Sunday, July 17, 2011

Vomit Phobia: Age 7

I was sitting in the front seat of my dad's green dodge Intrepid when I spotted his orange-flavored Certs on the dashboard. He had just buckled me in to bring me to my Nonnie's house so he and my mom could go out for the night. (Nonnie is what I call my grandmother if you couldn't have guessed that already.) Me with my nimble seven-year-old fingers carefully unwrapped the silver paper around the mints and peeled it away in tiny curly-cue strips. One by one, I popped them into my mouth and chewed them up, almost impervious to how they tasted until I reached the bottom of the pack.

When we arrived at Nonnie's house a few minutes later, all was well.
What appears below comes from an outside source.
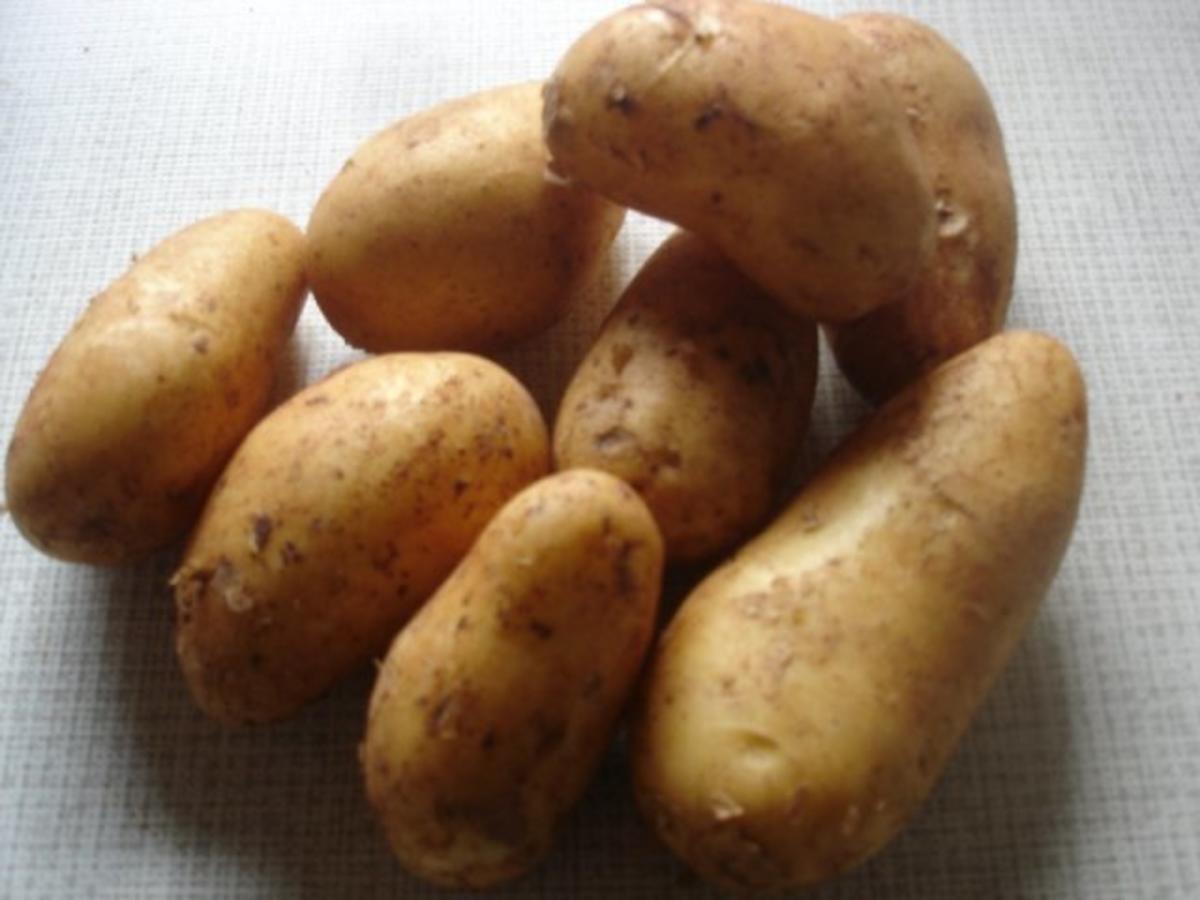 Wildlachsfilet mit Dillsauce, Frühkartoffeln und Gemüse - Rezept - Bild Nr. 4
I had a video about horses that my mom had rented for me. I promptly pushed it into the VCR and watched. Soon, I began to feel a sick rumbling in my stomach. I had never experienced something so gross in my gut before. After a while, sitting up was unbearable. I grabbed a big blue pillow and laid face down on the floor while my movie played innocently in the background. I hated the bile curdling feeling and forced myself to sleep it away. I don't remember my parents coming to pick me up that night. All I remember is waking up next to my mom in my parents' bed and feeling a sickening urgency. My mom rushed me out of bed and down the hallway. I vomited all the way to the bathroom on the other side of the house. I was in such shock. I never wanted to feel that way again. The next morning, I sat in my nightgown on the wood floor and inspected the cracks for remnants of vomit from the night before. I swear I found some and believed it would always be stuck in the cracks.
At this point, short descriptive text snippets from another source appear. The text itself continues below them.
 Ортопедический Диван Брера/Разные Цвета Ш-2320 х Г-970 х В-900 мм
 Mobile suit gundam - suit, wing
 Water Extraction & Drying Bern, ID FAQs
After that night, I developed a fear of eating. I was afraid that if I ate too much of anything, I would puke it up again. Irrational, yes. But as a seven-year-old, nothing could be more serious. My anxiety about vomiting manifested itself into constant upset stomachs, loss of appetite, and so many sick days from school, I barely set food in the third or fourth grade. My parents were constantly bringing me to the pediatrician who over countless visits without diagnosis recommended that I see a specialist at Children's Hospital in Boston.

Sitting in the waiting room of my doctor's crowded little office became a dreaded routine for me. As I sat cramped on my dad's lap, leafing through old "Highlights" magazines, my mind raced with the heinous possibilties I may have to endure that day. I silenetly pleaded that he would not schedule some invasive procedure or test for later on that day like a lower GI or Colonoscopy. I didn't know the technical names of these "tests". I just knew they were very unpleasant and that I hated trips to Boston because of it. I felt it was unfair to put me into such procedures so blindly and without any mental preparation.

When he called me and my family in, my stomach would lurch as I walked past rows of file cabinets and optimistic posters of clowns and whales. I'd sit on the crinkly white paper on the exam table as he'd gently tap and press down on different points of my stomach while listening in with a stethoscope. Visit after visit I reported the same thing: no appetite. Sometimes this was accompanied by diarrhea or actual stomach aches, but mostly I didn't feel like eating. My stomach after months deprived of a good meal must have shriveled up into a tiny vacuum. A few years and many medications later, a Nasal Gastric (NG) Tube was suggested. I agreed, scared, but after a lot of reassurance thought, "How bad can this be?"